Firms with cross-border operations need to take note
The EU AI Act will affect non-EU businesses even if they do not have a legal presence in the EU. The global scope is due to the European Commission’s heightened concern about the possibility for harm embedded in AI systems and its potential impact on the fundamental rights, safety, security, and freedoms of individuals. 

While multinational AI providers may be glad to have one set of rules, the extraterritorial scope will raise potential compliance challenges, particularly for providers of high-risk AI systems established outside of the EU who may not be aware of or able to determine where the outputs of their AI systems are used (see Figure 1).

It is possible that output of the AI system will be used in the EU by users of the AI system without the provider’s knowledge.
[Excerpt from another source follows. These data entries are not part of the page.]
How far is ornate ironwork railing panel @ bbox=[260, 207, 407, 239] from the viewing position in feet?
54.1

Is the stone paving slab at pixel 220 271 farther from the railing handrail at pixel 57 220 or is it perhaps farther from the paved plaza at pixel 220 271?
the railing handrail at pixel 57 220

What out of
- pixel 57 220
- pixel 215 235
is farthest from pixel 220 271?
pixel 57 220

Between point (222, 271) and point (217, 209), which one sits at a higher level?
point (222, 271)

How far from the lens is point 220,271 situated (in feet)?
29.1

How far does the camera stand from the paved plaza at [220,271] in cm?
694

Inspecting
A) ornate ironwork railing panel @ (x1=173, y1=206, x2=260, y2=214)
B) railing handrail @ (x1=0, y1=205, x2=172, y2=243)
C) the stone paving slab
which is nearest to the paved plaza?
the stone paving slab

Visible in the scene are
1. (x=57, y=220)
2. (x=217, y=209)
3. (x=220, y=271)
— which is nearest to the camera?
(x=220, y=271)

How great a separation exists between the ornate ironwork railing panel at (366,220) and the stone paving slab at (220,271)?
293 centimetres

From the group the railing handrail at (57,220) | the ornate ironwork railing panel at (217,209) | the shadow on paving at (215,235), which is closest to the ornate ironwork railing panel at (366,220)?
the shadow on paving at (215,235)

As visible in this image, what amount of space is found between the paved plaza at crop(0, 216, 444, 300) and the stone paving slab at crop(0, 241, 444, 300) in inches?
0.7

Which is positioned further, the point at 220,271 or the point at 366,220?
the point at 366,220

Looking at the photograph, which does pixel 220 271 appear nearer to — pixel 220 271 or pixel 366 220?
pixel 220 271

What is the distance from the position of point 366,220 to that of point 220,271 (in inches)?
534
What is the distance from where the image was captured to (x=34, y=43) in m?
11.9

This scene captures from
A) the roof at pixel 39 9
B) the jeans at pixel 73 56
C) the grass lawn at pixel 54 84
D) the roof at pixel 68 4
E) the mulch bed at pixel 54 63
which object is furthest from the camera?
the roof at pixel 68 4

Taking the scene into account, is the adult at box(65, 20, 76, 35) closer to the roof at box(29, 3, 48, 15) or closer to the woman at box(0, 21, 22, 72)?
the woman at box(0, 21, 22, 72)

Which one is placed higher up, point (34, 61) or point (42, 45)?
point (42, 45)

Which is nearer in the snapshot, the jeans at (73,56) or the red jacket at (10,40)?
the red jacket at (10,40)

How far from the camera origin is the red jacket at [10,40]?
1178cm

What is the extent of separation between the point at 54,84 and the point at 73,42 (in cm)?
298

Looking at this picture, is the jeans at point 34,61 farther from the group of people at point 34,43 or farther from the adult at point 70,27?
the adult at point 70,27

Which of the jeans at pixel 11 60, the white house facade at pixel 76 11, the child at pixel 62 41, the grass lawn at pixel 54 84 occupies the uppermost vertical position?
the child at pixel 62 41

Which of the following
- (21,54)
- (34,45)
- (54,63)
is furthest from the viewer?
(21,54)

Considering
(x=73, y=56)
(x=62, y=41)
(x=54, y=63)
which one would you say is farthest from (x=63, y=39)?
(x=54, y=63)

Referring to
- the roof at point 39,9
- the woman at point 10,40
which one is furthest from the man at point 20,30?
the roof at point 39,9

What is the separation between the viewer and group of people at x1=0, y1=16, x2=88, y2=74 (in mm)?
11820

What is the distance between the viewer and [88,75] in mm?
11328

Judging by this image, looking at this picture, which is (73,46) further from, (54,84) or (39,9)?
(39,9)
Figure 1: Extra-Territorial Application of the EU AI Act

  

Lots of AI-fuelled exciting opportunities exist 

Ongoing compliance remains paramount
The key takeaway from our exploration of the EU AI Act's implications is the importance of proactive measures. Firms, as always, must diligently assess their AI systems and processes, ensuring full alignment with the EU AI Act’s guidelines to mitigate potential risks and liabilities. 

Moreover, by prioritising compliance, they can safeguard their reputation and enhance client confidence in an increasingly AI-driven landscape.

Power of partnerships
Navigating the complexities of AI regulation calls for collaboration and expertise. Partnerships with AI compliance specialists provide organisations with access to deep knowledge and experience in AI compliance. Use of AI compliance specialists can be seen as a strategic move, providing invaluable reassurance in an increasingly complex business world. By leveraging the expertise of trusted advisors, firms can navigate AI regulation successfully, empowering them to make the most of AI's transformative capabilities.

Proceed with caution, with an innovation-first mindset
As we look forward, the potential of AI across industries is both thrilling and promising. Under the regulatory framework provided by the EU AI Act, the global economy is primed to embrace AI responsibly, ensuring transparency, fairness, and accountability. 

Organisations will be empowered to make well-informed, data-driven decisions, driving enhanced client experiences, and delivering tailored solutions that cater to individual needs and aspirations. We can all agree that the future of AI is built on a foundation of compliance, collaboration, and responsibility. By proactively embracing the EU AI Act, businesses can unlock the true potential of AI, redefining the landscape and elevating the industry to new heights of success.